Monday, October 29, 2007

Future vs. Future

Realizing that after all it was not that easy to say who is meant to stay with you for the rest of your life. Often saying to myself things like he maybe or he may not be. It’s a choice to live and whom to live with. I was a hesitant of taking the risk but right now, I’m ready to take it. The only thing is I can’t do it right now because of some circumstances or maybe because there is nobody waiting still. The reality is, I was fooling myself that there are too many of them. I’m not really sure if they are just there because I do the first move and they just don’t want me to be ashamed of myself.
Anyway, why did I say future versus future? I guess a lot would say, “In my future life, I want to be stable…I have work, I own my house, I have my family and just have enough number of kids!”. This is true for several people including me. I see a guy that could be and might be going with me with that future life. I often thought about that for so many times and a smile and somehow a satisfaction is within me. I just discovered lately that it’s not the way it is. There could be a change on that matter.
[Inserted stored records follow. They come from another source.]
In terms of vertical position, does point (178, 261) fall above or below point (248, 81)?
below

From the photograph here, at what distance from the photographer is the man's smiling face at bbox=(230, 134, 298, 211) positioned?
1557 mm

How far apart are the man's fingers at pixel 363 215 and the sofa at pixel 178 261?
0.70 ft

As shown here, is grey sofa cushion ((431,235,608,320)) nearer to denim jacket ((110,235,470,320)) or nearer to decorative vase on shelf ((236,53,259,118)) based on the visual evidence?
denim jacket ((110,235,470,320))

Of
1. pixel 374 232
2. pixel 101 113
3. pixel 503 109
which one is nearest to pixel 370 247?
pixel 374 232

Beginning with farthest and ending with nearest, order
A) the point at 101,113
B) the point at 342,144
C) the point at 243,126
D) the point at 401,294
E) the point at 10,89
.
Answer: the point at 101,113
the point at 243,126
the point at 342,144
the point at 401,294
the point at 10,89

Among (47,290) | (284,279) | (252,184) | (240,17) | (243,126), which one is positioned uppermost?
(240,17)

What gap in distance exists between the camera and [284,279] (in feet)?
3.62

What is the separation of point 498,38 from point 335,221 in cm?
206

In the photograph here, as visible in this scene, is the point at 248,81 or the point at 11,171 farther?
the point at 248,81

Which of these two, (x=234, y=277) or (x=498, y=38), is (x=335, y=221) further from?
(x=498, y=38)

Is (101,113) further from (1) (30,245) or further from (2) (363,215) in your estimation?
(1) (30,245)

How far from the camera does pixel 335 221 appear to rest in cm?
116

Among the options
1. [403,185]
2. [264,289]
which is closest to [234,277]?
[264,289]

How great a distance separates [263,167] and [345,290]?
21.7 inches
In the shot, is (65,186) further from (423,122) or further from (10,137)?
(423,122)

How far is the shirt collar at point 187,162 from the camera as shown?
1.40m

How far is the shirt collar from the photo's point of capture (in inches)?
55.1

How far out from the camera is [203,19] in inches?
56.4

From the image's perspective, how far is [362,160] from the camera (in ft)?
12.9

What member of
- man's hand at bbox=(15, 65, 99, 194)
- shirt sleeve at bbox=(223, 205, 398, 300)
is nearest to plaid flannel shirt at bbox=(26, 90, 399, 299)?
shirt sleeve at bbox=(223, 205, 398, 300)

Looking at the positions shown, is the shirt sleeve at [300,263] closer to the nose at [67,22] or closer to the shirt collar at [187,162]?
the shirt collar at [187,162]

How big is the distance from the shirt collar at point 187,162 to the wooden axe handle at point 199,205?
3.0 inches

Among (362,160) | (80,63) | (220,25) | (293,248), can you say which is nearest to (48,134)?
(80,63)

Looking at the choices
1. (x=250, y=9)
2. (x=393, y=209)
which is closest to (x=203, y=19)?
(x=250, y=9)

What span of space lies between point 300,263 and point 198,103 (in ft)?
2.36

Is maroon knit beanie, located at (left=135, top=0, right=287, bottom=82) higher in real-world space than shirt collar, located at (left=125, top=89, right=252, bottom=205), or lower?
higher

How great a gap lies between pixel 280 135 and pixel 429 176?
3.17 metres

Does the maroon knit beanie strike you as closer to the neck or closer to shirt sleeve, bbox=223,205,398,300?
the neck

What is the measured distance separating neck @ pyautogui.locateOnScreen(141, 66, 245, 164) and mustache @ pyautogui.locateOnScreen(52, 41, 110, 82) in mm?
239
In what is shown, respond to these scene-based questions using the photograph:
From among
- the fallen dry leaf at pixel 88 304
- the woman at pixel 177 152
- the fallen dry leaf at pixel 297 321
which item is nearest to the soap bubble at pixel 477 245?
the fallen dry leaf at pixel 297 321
I forgot to ask myself bout this, “What will happen if you see your future away from the place you are right now and the guy you see going with you for that kind of future life sees that negatively…as in break-up?!” I’m going to explain that! What I meant is, I see him my future one but my own future is away with the place he could have a stable future. What will I choose, the future one or my own future? I mean, yes I know I have to consider my own future first but it could be without the future one. Or it could be that my own future is without my own future but with the future one. I never really imagined that I could be choosing from the two. Maybe the future one I thought will be going with me is not really the one. I mean, do you get it?! He is stable in his place and he wants to be in the place with his own family. If I leave the place, I might not be his family anymore. I don’t know what to choose for now. Let’s just see and let’s just play it. Answers will be soon revealed as my studies and some other important matters in life will be fulfilled before choosing what kind of future is much greater to live.